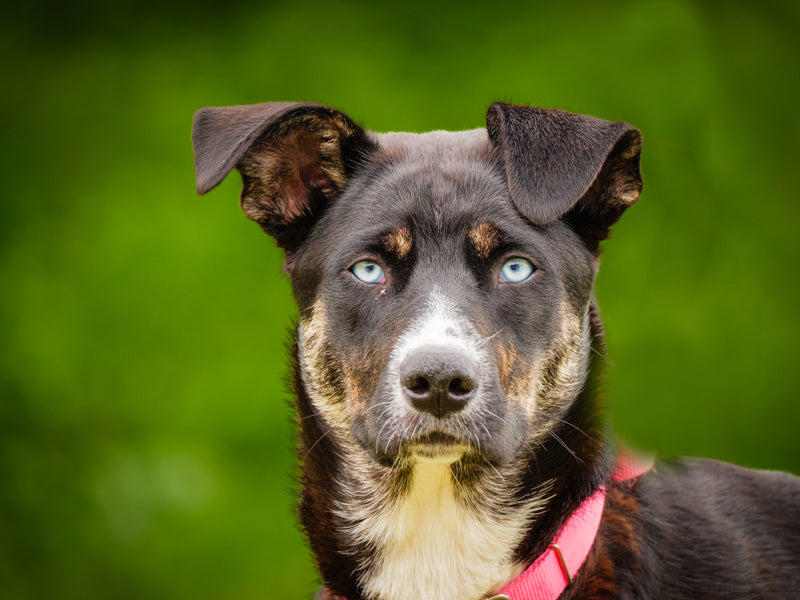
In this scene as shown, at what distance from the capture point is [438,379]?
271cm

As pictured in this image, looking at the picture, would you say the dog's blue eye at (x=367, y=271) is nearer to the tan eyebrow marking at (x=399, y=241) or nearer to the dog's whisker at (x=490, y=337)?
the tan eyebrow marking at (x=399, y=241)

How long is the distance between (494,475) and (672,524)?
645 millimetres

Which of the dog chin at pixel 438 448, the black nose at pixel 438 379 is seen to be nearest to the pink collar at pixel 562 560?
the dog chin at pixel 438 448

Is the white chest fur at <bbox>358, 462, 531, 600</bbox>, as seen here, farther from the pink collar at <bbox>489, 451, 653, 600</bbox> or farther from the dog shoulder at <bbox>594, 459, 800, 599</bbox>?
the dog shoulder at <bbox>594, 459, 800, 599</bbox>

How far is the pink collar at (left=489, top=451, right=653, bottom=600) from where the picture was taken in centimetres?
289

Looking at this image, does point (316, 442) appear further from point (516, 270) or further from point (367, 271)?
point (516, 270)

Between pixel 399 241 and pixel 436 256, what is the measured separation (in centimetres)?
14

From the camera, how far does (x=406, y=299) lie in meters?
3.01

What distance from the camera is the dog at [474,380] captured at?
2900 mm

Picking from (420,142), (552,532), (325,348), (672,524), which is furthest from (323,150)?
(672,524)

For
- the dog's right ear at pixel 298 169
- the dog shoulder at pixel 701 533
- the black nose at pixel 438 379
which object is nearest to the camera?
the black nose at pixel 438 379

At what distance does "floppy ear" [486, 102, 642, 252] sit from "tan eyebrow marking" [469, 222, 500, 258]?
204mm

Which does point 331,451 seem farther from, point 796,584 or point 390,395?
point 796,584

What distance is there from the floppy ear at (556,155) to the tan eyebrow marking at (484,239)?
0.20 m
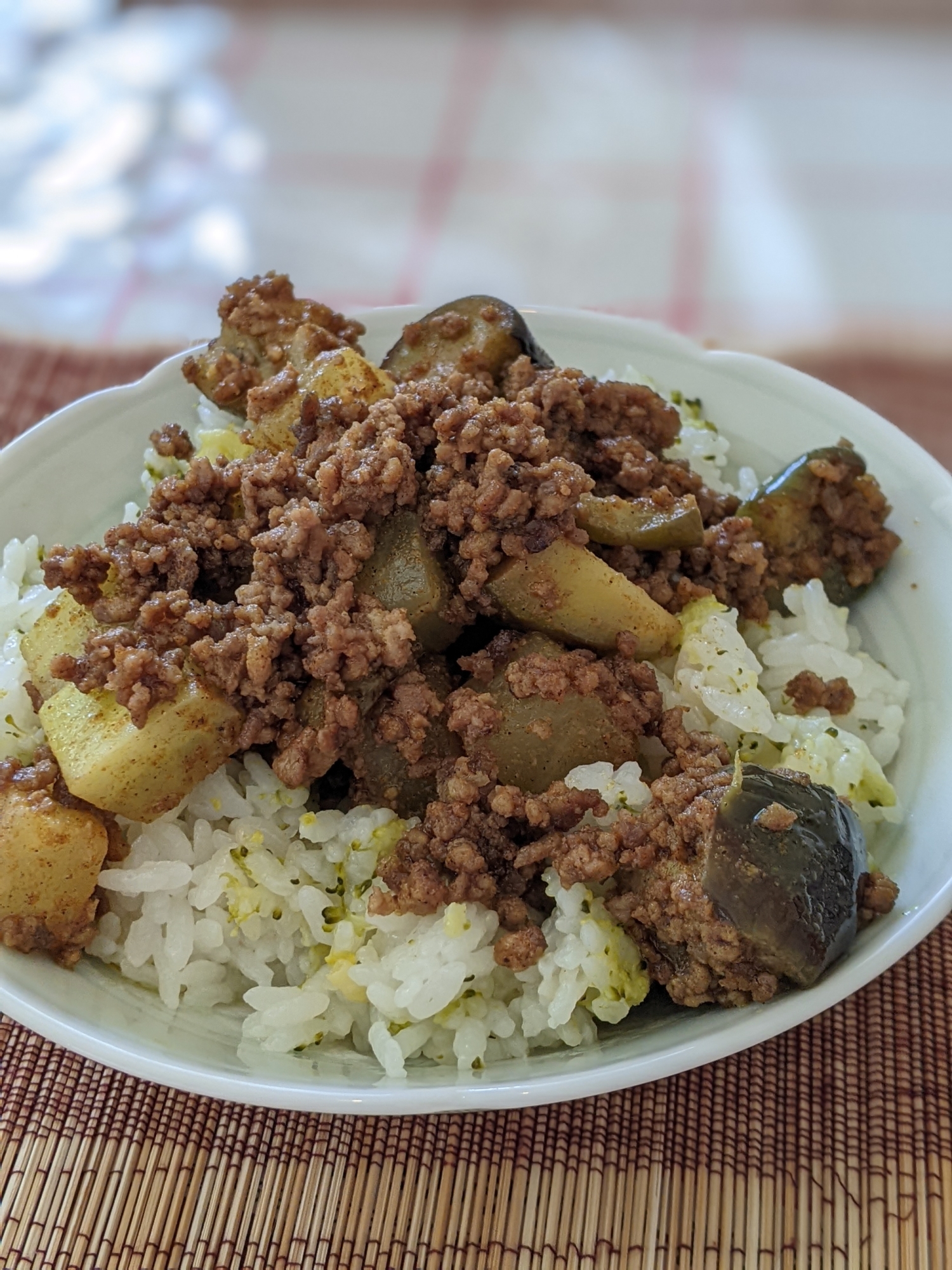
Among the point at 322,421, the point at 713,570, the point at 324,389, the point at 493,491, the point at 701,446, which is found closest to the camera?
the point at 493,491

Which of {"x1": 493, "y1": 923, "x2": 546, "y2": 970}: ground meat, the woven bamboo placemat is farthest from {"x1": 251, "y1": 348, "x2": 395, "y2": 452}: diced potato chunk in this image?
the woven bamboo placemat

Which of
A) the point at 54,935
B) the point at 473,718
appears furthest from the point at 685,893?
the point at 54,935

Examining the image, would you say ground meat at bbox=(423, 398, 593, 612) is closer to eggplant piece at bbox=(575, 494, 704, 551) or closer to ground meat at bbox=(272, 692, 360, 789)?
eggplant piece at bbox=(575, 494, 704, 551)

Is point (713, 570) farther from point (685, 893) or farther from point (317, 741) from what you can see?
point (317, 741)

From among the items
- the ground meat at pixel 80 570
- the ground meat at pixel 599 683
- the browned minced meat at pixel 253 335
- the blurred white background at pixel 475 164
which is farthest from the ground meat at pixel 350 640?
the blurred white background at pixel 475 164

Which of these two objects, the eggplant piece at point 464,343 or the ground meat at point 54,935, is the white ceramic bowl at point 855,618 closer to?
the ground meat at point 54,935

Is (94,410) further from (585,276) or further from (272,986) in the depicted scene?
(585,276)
================
◆ **Your task**
Please reproduce the whole listing above line for line, without the pictures.

◆ **Solution to the exercise**
In this scene as shown, at what distance from the capture point is [438,379]?
271cm

As pictured in this image, looking at the picture, would you say the dog's blue eye at (x=367, y=271) is nearer to the tan eyebrow marking at (x=399, y=241) or nearer to the dog's whisker at (x=490, y=337)?
the tan eyebrow marking at (x=399, y=241)

How long is the distance between (494,475) and (672,524)?
645 millimetres

Which of the dog chin at pixel 438 448, the black nose at pixel 438 379 is seen to be nearest to the pink collar at pixel 562 560?
the dog chin at pixel 438 448

Is the white chest fur at <bbox>358, 462, 531, 600</bbox>, as seen here, farther from the pink collar at <bbox>489, 451, 653, 600</bbox> or farther from the dog shoulder at <bbox>594, 459, 800, 599</bbox>?
the dog shoulder at <bbox>594, 459, 800, 599</bbox>

How far is the pink collar at (left=489, top=451, right=653, bottom=600) from where the picture was taken in centimetres?
289

Looking at this image, does point (316, 442) appear further from point (516, 270) or further from point (367, 271)?
point (516, 270)

Between pixel 399 241 and pixel 436 256, what is the measured separation (in centimetres)?
14

From the camera, how far does (x=406, y=299) lie in meters?
3.01

What distance from the camera is the dog at [474,380] captured at?
2900 mm

Picking from (420,142), (552,532), (325,348), (672,524), which is furthest from (323,150)?
(672,524)

For
- the dog's right ear at pixel 298 169
- the dog shoulder at pixel 701 533
- the black nose at pixel 438 379
which object is nearest to the camera?
the black nose at pixel 438 379

At what distance does "floppy ear" [486, 102, 642, 252] sit from "tan eyebrow marking" [469, 222, 500, 258]?
204mm

Which does point 331,451 seem farther from, point 796,584 or point 390,395?
point 796,584

What distance is there from the floppy ear at (556,155) to the tan eyebrow marking at (484,239)?
0.20 m
Among the point at 322,421, the point at 713,570, the point at 324,389, the point at 493,491, the point at 701,446, which is found closest to the camera?
the point at 493,491

Which of {"x1": 493, "y1": 923, "x2": 546, "y2": 970}: ground meat, the woven bamboo placemat is farthest from {"x1": 251, "y1": 348, "x2": 395, "y2": 452}: diced potato chunk in this image?
the woven bamboo placemat

Which of
A) the point at 54,935
B) the point at 473,718
appears furthest from the point at 685,893?
the point at 54,935

Examining the image, would you say ground meat at bbox=(423, 398, 593, 612) is closer to eggplant piece at bbox=(575, 494, 704, 551) or closer to ground meat at bbox=(272, 692, 360, 789)?
eggplant piece at bbox=(575, 494, 704, 551)

Is point (713, 570) farther from point (685, 893) or farther from point (317, 741) from what you can see?
point (317, 741)

From among the items
- the ground meat at pixel 80 570
- the ground meat at pixel 599 683
- the browned minced meat at pixel 253 335
- the blurred white background at pixel 475 164
which is farthest from the ground meat at pixel 350 640?
the blurred white background at pixel 475 164

Which of these two objects, the eggplant piece at point 464,343 or the ground meat at point 54,935, is the white ceramic bowl at point 855,618 closer to?
the ground meat at point 54,935

Is (94,410) further from (585,276) or further from (272,986) in the depicted scene?
(585,276)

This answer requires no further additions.